Task objective
With pictures left out, set down every record word for word.

▼

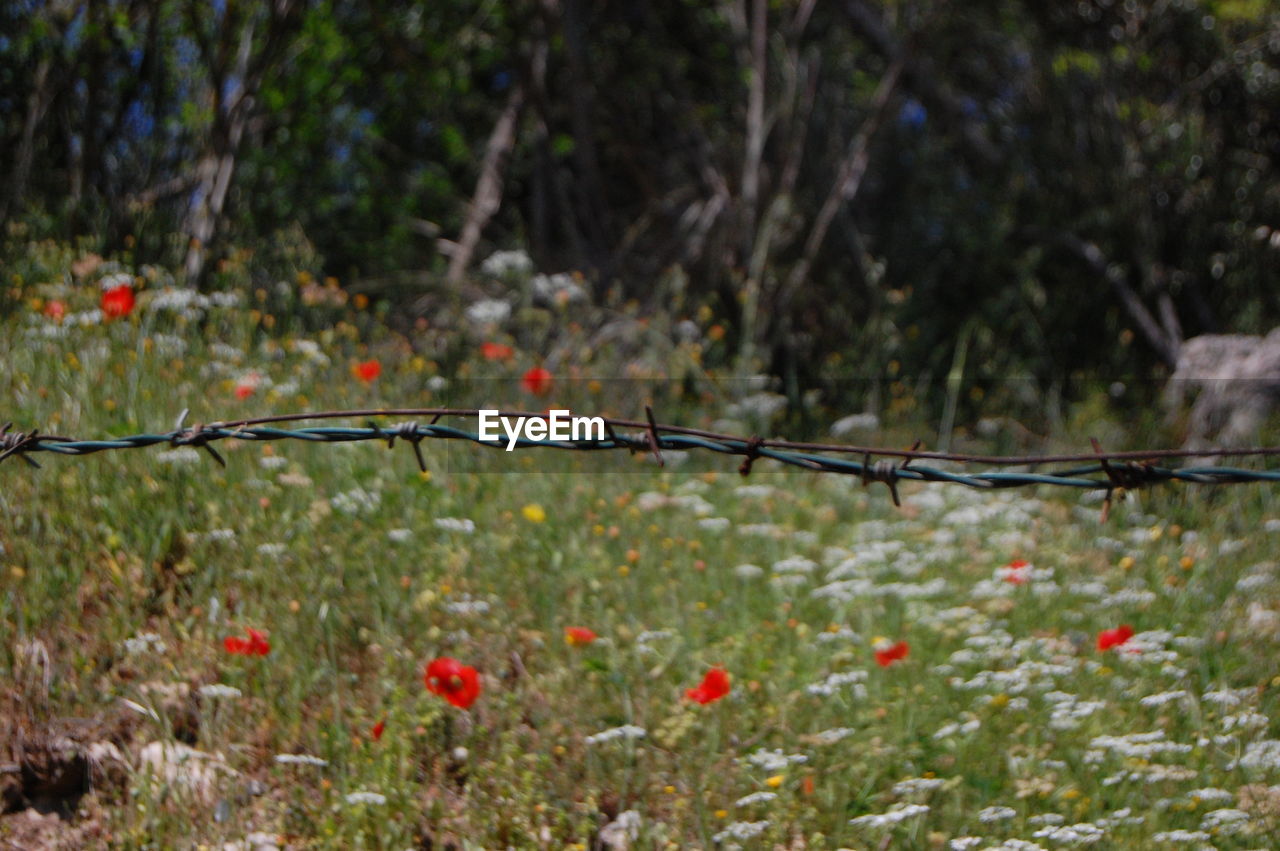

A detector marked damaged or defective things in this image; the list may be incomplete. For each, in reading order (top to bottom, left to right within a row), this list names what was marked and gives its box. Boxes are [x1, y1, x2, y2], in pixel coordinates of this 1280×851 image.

rusty barbed wire [2, 406, 1280, 512]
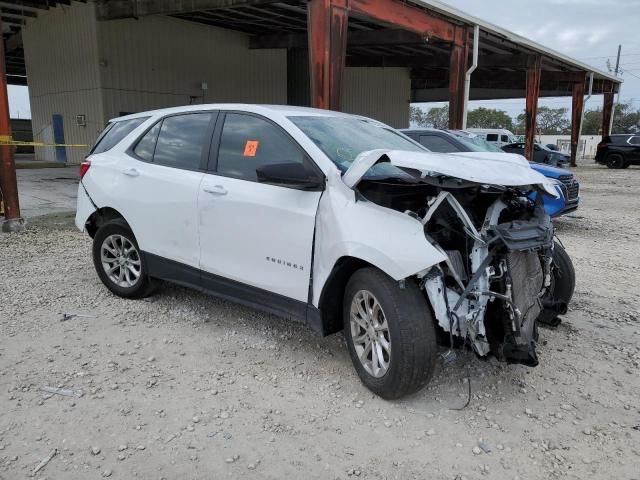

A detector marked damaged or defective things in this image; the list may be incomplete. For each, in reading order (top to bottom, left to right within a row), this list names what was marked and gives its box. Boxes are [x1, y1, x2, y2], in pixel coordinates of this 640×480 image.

damaged white suv [75, 104, 576, 398]
crumpled hood [342, 148, 556, 197]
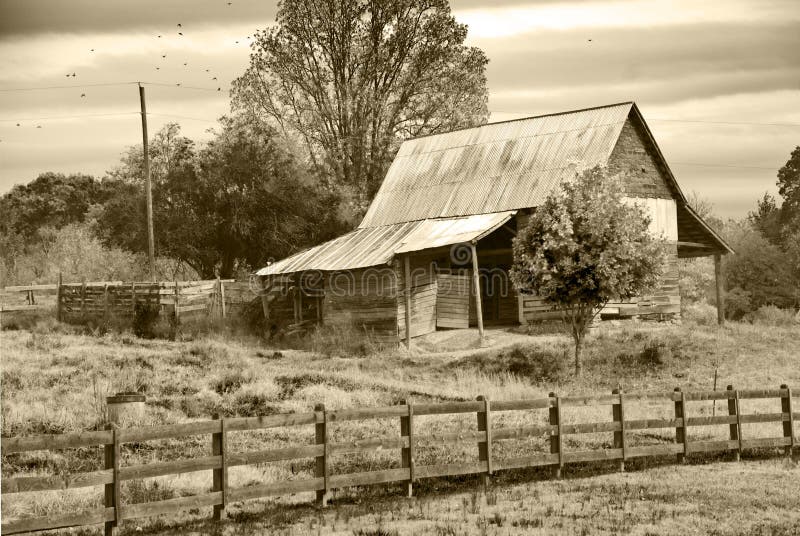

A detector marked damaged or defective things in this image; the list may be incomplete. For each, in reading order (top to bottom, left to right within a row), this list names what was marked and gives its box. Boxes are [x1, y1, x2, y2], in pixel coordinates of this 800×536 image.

rusty metal roof panel [360, 101, 632, 227]
rusty metal roof panel [256, 211, 520, 274]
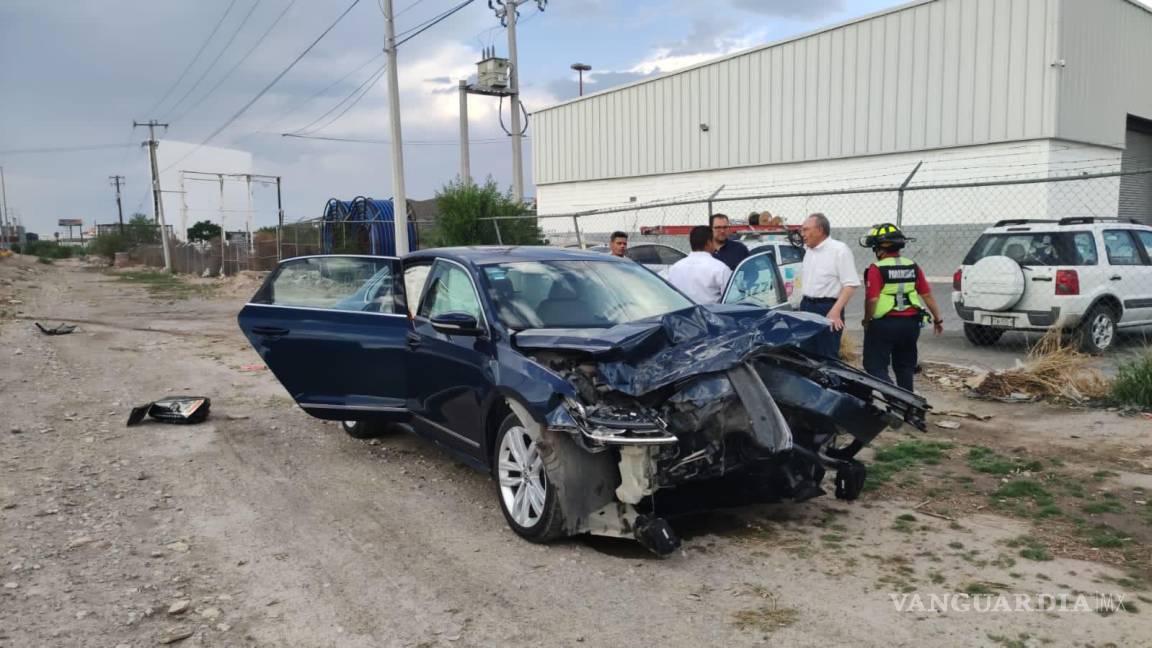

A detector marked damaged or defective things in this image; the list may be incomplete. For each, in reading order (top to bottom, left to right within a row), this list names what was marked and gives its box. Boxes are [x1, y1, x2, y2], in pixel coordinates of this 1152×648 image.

detached car part on ground [236, 245, 926, 548]
damaged blue sedan [238, 244, 930, 553]
crumpled car hood [513, 306, 829, 396]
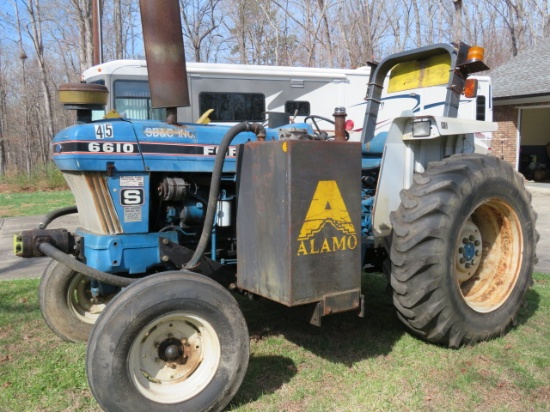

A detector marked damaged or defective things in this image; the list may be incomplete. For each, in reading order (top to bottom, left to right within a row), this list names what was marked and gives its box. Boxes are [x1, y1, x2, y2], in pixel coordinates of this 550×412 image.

rusty metal box [236, 140, 362, 308]
rusty wheel rim [454, 200, 528, 312]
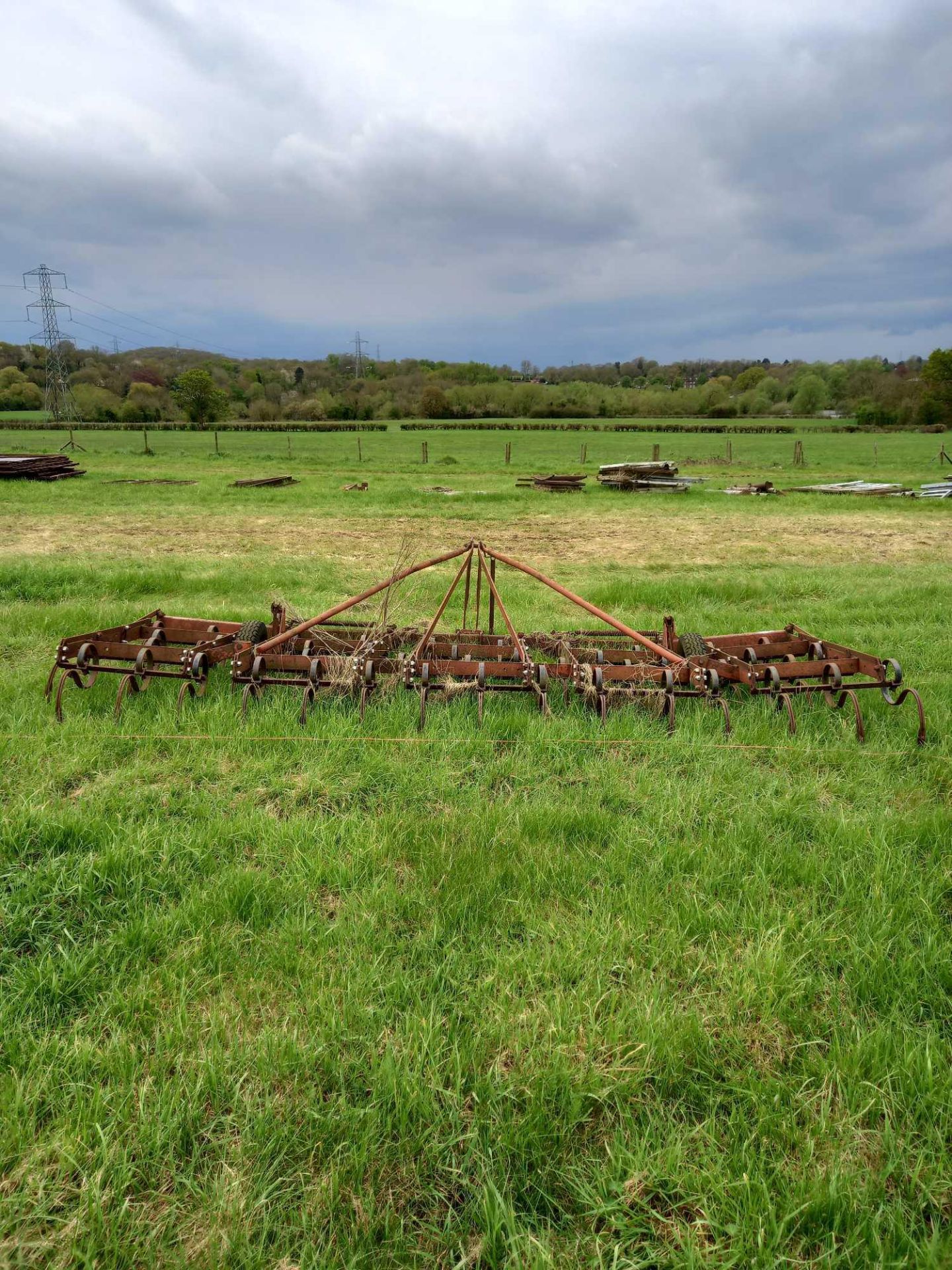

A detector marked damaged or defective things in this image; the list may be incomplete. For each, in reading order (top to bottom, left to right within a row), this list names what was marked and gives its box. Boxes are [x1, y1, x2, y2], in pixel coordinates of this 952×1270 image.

rusty farm implement [48, 538, 929, 741]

▲

Task solution
A detector marked damaged or defective things in this image; the list may be incomplete. For each, in reading order (top to bottom, left to right within a row), this list names what was marked and gives its box. Boxes are [x1, y1, x2, y2], in pixel coordinates of this 1280×851 image.

rusty barbed wire [2, 406, 1280, 512]

A detector marked damaged or defective things in this image; the list may be incomplete. For each, in reading order (top to bottom, left to right within a row), this list names what was marked and gives its box. Boxes are [x1, y1, x2, y2], in pixel coordinates of this 640×480 image.

damaged white suv [75, 104, 576, 398]
crumpled hood [342, 148, 556, 197]

A detector marked damaged or defective things in this image; the list may be incomplete. For each, in reading order (top to bottom, left to right within a row), this list names what was marked and gives its box. Boxes are [x1, y1, x2, y2], in pixel coordinates of this 800×536 image.

rusty metal roof panel [360, 101, 632, 227]
rusty metal roof panel [256, 211, 520, 274]

A detector marked damaged or defective things in this image; the list may be incomplete. For each, in reading order (top to bottom, left to right within a row), this list names what was marked and gives its box. Boxes are [x1, y1, x2, y2], in pixel coordinates of this 1152×648 image.

detached car part on ground [236, 245, 926, 548]
damaged blue sedan [238, 244, 930, 553]
crumpled car hood [513, 306, 829, 396]

A detector marked damaged or defective things in this image; the list may be incomplete. For each, in reading order (top to bottom, left to right within a row), this list names what was marked and gives its box. Boxes are [x1, y1, x2, y2], in pixel coordinates of this 550×412 image.

rusty metal box [236, 140, 362, 308]
rusty wheel rim [454, 200, 528, 312]

A detector marked damaged or defective things in this image; the list may be incomplete. For each, in reading order (top to bottom, left to right within a row), this list names what was marked and gives its box. Boxes are [x1, y1, x2, y2], in pixel coordinates of this 952×1270 image.

rusty farm implement [48, 538, 929, 741]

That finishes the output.